As Chavez expands his sphere of influence into the Caribbean, many of its leaders are quietly voicing discomfort, worried that it is a distraction that could undermine a decades-long effort to unite the community of 15 mostly English-speaking Caribbean nations into a single, influential economic trade bloc.
Two weeks ago, Antigua and Barbuda became the third member of the Caribbean Community (CARICOM), after Dominica and St. Vincent and the Grenadines, to join Chávez's Bolivarian Alternative of the Americas (ALBA) bloc.
Trinidad and Tobago Prime Minister Patrick Manning said at a CARICOM summit here that an alliance of the three countries with ALBA – a fourth, he adds, is considering joining is a "new development that has to be examined."
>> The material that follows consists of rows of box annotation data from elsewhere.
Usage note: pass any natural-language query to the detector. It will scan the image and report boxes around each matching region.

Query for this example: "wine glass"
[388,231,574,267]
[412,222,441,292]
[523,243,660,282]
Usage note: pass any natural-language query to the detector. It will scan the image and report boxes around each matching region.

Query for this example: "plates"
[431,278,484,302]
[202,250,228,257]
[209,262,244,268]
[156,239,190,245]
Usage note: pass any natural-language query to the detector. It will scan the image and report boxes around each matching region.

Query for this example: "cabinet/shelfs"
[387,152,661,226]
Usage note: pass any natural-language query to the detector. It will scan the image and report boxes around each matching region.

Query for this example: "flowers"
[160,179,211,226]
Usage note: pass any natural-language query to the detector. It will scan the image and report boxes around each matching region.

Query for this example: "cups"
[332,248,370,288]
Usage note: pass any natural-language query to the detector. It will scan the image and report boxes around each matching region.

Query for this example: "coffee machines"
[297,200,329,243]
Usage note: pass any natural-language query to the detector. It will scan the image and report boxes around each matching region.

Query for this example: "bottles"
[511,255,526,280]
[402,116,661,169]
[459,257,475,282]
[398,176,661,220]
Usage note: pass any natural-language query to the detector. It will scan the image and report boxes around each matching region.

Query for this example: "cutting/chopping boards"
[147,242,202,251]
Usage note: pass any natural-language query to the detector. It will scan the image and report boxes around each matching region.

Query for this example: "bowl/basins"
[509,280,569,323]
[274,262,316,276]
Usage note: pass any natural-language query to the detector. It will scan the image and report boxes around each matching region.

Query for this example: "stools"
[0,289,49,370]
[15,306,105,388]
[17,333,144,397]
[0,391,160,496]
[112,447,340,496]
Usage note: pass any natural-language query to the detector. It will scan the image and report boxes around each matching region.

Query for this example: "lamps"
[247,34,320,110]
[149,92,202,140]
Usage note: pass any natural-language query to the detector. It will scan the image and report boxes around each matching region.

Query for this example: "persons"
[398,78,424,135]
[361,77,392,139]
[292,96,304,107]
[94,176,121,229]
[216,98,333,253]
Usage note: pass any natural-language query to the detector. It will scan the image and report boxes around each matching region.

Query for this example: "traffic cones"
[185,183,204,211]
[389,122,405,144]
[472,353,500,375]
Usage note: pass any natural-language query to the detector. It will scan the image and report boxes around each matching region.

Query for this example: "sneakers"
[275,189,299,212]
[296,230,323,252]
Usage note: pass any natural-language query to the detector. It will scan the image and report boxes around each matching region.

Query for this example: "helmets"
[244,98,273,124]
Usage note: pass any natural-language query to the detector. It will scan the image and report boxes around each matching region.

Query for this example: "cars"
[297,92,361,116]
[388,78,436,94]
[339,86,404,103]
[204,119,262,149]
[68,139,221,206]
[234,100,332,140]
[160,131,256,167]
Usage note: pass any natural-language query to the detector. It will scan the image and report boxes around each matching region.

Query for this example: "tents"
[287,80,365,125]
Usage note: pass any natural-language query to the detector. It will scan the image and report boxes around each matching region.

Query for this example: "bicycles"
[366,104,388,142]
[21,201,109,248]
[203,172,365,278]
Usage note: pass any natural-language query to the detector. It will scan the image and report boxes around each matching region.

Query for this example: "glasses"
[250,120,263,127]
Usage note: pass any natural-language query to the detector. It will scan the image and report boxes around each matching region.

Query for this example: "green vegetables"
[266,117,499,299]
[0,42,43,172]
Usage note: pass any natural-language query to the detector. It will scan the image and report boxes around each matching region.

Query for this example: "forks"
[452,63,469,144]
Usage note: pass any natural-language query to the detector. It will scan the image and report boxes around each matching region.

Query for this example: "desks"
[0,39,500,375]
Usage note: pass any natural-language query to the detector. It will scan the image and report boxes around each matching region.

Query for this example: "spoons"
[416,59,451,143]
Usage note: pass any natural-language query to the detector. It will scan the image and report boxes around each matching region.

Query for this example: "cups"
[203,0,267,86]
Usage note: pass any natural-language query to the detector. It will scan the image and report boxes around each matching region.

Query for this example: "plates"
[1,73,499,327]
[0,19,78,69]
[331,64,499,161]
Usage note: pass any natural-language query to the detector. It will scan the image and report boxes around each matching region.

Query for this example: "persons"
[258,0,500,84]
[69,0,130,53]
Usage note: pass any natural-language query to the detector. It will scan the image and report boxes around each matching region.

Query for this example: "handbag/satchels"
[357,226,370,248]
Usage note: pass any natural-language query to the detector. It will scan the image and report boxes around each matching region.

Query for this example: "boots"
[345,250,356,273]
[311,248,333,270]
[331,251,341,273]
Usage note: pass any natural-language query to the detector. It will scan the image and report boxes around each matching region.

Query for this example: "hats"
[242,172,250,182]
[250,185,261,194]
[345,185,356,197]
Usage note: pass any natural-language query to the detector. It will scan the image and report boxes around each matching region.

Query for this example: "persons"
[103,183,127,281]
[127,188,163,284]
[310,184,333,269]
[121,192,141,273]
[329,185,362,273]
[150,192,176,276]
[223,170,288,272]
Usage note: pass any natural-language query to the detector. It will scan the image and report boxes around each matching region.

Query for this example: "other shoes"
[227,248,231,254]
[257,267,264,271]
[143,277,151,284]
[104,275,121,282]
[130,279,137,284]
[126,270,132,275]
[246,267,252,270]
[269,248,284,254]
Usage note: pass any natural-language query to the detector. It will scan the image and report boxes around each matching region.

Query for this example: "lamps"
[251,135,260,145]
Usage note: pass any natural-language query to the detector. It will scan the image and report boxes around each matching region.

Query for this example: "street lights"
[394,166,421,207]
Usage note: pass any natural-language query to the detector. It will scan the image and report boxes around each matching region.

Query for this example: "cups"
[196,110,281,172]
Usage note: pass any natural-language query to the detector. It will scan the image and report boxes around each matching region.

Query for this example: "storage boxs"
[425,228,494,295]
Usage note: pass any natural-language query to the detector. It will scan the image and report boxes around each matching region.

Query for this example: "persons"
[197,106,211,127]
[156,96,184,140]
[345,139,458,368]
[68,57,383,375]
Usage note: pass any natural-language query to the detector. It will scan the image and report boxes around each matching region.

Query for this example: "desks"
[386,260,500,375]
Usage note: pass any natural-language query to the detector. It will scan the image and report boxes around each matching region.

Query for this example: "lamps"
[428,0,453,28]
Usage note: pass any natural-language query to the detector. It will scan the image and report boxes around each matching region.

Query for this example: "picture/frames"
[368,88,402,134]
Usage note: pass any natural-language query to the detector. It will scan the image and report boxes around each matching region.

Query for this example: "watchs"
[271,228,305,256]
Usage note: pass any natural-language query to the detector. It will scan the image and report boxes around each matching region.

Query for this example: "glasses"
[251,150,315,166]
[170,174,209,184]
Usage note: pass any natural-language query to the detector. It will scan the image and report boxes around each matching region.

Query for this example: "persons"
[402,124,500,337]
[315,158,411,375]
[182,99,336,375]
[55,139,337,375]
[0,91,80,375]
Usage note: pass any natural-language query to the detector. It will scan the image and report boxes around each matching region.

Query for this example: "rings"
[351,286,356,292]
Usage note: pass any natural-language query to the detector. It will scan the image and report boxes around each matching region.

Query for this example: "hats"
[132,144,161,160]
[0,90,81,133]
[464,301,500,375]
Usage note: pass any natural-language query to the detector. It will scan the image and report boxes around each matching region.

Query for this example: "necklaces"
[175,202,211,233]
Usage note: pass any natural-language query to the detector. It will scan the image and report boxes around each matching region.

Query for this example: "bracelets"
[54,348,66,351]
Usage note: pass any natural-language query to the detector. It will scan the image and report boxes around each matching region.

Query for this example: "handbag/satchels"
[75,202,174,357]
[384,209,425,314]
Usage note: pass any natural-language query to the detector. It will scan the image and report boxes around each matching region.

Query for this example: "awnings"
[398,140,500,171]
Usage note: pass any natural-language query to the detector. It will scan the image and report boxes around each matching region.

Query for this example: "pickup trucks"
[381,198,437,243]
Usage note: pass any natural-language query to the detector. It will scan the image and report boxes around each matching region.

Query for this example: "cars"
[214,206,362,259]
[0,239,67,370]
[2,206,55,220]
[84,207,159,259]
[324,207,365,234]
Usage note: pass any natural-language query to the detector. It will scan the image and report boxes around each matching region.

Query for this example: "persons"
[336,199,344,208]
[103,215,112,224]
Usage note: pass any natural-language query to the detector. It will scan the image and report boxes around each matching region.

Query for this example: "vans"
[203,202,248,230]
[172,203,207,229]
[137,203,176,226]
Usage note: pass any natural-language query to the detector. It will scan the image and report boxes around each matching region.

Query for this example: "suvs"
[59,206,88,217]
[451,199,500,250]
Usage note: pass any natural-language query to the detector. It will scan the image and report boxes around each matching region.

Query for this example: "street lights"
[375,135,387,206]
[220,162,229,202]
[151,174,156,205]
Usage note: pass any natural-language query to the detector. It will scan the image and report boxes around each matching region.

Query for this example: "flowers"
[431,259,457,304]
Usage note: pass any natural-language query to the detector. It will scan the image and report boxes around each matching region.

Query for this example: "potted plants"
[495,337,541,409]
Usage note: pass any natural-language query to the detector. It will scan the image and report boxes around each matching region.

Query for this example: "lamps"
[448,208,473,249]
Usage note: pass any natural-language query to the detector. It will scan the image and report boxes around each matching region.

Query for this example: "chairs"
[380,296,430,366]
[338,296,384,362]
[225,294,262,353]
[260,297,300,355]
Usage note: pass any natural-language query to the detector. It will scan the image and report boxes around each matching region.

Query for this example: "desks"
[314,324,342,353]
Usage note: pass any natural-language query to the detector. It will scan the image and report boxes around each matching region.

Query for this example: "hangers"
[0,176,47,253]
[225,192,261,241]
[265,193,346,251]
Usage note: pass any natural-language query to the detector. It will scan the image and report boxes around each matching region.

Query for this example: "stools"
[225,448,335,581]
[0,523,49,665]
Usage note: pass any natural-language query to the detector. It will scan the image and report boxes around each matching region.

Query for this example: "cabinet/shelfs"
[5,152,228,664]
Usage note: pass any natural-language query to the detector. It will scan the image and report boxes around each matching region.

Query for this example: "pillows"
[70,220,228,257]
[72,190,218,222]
The growing concerns come as the mostly tourist-dependent Caribbean nations desperately search for ways to stave off economic peril in the wake of the spreading global financial crisis, and frustrations building within their own ranks over the slow pace of progress in creating what is to be a European Union-type economic model – allowing for the free movement of goods, services and labor across the region.
It also comes as leaders question Chávez's motives and his proposal that the ALBA bloc of mostly leftist radical countries form a joint military alliance.